### EXERCISE
Resume the blog post about taking a trial flying lesson from Lydd across the English Channel to France, picking up right after its final sentence.

### SOURCE EXTRACT
◇ ◇ ◇ ◇
|Posted by Cindy-Lou Dale on June 12, 2011 at 11:41 AM|
Like most of us, I like to travel. But current financial trends have made spur of the moment shopping trips to France, be they via Eurotunnel or ferry, far too costly. The alternative, a girlfriend helpfully suggested, was to fly. After I stopped laughing, it got me thinking – I could have Jonathan, my husband, fly me there!
A call to Bill Vidal at Lydd Aero Club revealed that a number of trial lessons are on offer. They range in cost from £74 for a half-hour flight (for one person plus an instructor), to £289 for a return flight to Le Touquet in France (for up to three people plus an instructor).
Jonathan’s first lesson took place on one of those sharp, sun-shiny crisp winter mornings only found in England. His instructor, John Tindall, a former British Airways pilot, gave him a briefing in his offices. Using a wooden aircraft replica he explaining the pitch, yaw and roll actions and how these were attained. Soon he moved onto the aircraft itself and further explained the functions of the air speed indicator, the altitude indicator, the altimeter, vertical speed indicator, direction indicator, the turn co-ordinator, and numerous other dials on the control panel. After what seemed like an interminable amount of checking, cross-checking and general faffing we got airborne and flew across the English Channel, towards France, 30-minutes away.
◇ ◇ ◇ ◇
### ENTRIES

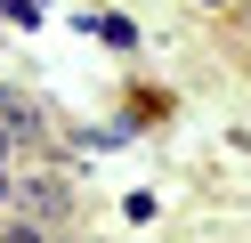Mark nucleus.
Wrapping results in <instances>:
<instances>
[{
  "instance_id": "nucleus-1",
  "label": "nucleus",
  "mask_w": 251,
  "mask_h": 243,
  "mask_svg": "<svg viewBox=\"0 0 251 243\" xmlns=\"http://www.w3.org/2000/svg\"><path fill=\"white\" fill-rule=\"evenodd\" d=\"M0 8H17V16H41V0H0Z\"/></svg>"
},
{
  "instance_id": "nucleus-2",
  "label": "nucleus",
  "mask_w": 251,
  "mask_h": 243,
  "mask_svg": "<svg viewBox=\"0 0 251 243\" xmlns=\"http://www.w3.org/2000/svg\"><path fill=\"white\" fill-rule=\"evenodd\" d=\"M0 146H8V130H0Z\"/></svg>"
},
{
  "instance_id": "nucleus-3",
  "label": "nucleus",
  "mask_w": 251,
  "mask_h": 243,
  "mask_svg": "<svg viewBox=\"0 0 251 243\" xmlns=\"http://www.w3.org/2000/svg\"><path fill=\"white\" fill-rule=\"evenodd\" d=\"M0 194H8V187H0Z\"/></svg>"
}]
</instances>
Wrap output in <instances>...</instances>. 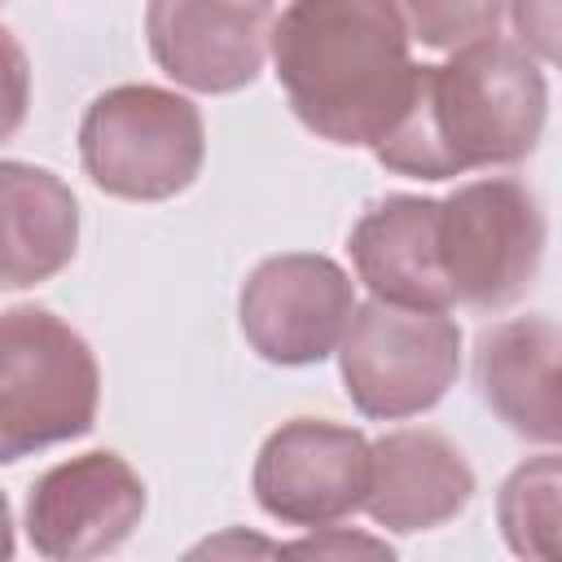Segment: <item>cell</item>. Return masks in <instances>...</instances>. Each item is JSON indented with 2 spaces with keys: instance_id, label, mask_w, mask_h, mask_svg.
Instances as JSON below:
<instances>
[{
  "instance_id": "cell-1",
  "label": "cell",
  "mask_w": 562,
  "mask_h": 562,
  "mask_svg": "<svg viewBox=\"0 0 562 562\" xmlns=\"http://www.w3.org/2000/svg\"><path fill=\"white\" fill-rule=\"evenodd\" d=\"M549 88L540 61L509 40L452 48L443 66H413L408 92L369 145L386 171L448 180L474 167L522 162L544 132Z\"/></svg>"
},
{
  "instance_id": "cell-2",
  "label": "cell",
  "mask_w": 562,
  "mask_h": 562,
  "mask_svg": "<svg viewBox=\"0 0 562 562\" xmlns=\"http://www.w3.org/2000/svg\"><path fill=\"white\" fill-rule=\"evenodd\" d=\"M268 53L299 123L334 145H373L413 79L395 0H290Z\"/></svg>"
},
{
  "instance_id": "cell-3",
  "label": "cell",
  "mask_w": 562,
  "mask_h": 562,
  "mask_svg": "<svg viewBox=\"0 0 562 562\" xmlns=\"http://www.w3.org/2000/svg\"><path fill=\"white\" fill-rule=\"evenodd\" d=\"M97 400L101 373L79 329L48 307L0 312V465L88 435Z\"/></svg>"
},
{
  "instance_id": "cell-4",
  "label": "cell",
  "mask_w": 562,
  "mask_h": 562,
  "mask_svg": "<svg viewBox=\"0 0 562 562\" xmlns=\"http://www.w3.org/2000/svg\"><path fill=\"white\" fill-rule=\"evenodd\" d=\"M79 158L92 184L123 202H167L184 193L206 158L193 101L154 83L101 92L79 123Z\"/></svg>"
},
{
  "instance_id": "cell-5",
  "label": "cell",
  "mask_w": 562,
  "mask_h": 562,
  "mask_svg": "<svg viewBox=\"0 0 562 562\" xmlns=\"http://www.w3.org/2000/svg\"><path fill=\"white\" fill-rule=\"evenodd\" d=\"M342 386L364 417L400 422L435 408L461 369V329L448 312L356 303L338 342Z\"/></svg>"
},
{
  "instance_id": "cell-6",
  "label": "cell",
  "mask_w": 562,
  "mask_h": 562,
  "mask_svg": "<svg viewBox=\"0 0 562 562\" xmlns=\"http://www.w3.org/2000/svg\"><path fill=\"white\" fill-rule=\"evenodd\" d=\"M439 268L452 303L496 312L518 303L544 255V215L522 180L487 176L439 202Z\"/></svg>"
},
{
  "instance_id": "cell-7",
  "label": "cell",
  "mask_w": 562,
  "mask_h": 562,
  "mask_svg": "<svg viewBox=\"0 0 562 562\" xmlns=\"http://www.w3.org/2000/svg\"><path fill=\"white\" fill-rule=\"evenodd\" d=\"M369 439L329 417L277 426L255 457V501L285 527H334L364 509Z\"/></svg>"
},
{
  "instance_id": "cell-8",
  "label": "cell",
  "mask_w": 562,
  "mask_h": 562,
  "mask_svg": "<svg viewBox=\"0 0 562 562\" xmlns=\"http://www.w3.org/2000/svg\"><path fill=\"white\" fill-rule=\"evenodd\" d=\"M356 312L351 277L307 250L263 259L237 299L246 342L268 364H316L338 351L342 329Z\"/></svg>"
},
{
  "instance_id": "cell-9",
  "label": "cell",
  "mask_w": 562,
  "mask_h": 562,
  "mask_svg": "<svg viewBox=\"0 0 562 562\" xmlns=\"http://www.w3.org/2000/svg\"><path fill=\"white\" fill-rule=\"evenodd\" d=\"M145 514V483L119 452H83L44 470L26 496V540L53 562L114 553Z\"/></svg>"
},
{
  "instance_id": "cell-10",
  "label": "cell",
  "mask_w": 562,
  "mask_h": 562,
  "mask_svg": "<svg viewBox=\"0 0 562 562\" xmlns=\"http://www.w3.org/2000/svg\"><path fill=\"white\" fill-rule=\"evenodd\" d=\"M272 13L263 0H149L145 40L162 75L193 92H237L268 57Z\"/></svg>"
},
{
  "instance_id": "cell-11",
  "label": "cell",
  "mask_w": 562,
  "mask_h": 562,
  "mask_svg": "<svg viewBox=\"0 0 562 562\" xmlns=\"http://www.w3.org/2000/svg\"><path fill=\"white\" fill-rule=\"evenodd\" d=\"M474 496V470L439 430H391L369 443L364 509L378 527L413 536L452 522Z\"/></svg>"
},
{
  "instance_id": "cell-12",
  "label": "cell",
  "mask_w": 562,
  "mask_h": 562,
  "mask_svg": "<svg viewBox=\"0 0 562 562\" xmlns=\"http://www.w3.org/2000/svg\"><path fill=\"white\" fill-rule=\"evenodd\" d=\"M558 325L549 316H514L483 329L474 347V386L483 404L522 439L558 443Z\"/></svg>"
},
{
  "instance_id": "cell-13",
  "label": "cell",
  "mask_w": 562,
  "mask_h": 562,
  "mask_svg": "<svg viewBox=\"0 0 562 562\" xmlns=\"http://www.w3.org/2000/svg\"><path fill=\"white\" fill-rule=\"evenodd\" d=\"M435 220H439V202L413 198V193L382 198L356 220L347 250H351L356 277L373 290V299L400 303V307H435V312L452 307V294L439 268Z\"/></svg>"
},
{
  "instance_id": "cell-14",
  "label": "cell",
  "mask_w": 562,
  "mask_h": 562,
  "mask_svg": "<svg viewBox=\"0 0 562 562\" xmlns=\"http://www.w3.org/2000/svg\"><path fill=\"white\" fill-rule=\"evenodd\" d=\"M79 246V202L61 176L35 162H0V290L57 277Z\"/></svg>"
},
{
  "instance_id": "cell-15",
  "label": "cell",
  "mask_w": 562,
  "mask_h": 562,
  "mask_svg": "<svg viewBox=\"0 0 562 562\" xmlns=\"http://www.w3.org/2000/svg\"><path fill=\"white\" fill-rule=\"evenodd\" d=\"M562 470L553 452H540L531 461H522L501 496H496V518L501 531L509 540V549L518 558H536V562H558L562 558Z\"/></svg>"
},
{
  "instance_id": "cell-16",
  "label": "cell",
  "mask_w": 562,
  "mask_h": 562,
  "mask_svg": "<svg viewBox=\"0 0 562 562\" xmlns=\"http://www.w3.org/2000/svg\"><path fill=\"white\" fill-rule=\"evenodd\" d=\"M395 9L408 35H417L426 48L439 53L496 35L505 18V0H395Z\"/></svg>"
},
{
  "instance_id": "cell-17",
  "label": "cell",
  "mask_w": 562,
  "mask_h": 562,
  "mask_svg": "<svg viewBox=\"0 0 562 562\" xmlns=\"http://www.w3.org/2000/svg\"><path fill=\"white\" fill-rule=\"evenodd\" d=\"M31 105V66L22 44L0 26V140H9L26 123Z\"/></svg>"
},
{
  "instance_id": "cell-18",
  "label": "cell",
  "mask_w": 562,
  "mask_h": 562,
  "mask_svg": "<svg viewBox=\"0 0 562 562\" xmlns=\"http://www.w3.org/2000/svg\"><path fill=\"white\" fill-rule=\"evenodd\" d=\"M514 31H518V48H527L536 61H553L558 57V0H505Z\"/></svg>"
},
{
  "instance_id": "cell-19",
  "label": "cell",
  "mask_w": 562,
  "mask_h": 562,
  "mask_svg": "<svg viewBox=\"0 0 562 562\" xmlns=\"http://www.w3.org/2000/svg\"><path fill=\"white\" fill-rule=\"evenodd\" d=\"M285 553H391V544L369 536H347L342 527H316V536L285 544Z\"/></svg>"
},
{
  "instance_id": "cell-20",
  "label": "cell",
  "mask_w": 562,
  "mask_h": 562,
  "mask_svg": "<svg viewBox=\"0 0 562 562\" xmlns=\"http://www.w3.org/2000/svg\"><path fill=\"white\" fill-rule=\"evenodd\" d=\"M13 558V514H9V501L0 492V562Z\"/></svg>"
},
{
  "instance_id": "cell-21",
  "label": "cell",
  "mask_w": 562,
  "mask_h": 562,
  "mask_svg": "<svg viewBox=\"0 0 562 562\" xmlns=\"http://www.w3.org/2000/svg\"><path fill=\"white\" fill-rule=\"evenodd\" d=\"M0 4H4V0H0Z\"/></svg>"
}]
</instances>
◇ ◇ ◇ ◇
### RESPONSE TO THIS TASK
All Lydd Aero Club planes have dual controls so it’s hands-on from the outset. Sitting in the pilot seat, positively radiant with ignorance, Jonathan took the controls. Tindall looked at me darkly when I enquired after a barrel roll: ‘Perhaps not in the first lesson.’
Suitably chastised I gazed out the window, contemplating the dark horizon we were flying towards. ‘Isn’t that where we’re going?’ I enquired, ‘dead ahead where the black clouds are.’
Tindall considered rerouting to Calais then decided against it following communications with the Le Touquet tower who confirmed landing conditions were satisfactory. But when he put his nose to the glass it became evident that landing conditions were far from agreeable. Jonathan glanced at me and we shared a single telepathic thought – we were all going to die!
With a curious lack of urgency Tindall again communicated with the Le Touquet tower and in a typically haughty BA-pilot accent, enquired after visibility; the tower confirmed the cloud was thin.
At this stage Tindall had taken over the controls and had us flying along in a seemingly straight line, continuously descending. We were a short distance above the ground with still nothing to be seen and then bang (I use this word advisedly), there it was, the runway rushing towards us at a ridiculously accelerated speed. Tindall deftly tilted the plane, landing lightly, muttering something uncharitable about having a word with the chap in the tower.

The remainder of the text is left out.